> **Given task**:
Can you copy the data from the line containing "How much distance" through the end of the data, keeping every line, with each distance value in the answers multiplied by 1.5 and rounded half up to the number of decimal places it originally had?

> **Material provided**:
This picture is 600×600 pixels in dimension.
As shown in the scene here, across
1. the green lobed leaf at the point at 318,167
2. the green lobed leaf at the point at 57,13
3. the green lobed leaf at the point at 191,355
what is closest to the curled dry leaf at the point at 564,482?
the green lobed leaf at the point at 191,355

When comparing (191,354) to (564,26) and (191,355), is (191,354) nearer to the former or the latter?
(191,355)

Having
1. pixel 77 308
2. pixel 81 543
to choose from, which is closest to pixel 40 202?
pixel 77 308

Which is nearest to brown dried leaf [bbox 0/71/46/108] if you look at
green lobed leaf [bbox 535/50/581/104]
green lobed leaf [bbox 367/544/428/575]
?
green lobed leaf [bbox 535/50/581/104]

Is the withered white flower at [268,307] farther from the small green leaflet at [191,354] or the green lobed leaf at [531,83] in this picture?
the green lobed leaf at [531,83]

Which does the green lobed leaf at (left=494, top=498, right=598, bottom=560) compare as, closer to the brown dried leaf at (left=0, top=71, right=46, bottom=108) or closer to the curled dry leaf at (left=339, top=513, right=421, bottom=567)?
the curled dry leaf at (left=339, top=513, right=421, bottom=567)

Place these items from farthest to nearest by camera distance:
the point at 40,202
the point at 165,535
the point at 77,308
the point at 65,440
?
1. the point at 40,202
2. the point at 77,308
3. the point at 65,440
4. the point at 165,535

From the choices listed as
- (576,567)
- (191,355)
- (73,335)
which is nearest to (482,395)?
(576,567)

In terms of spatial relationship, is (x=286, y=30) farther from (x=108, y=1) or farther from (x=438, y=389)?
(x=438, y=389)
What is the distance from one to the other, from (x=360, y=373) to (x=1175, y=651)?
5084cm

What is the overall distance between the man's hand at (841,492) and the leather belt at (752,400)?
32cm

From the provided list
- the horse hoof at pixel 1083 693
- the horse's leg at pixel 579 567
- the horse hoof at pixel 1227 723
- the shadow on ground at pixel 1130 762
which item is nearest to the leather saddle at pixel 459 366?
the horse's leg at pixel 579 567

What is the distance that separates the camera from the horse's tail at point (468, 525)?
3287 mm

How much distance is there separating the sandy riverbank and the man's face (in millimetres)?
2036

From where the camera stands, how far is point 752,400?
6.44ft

> **Result of this exercise**:
How much distance is there separating the sandy riverbank and the man's face (in millimetres)?
3054

From where the camera stands, how far is point 752,400?
9.66ft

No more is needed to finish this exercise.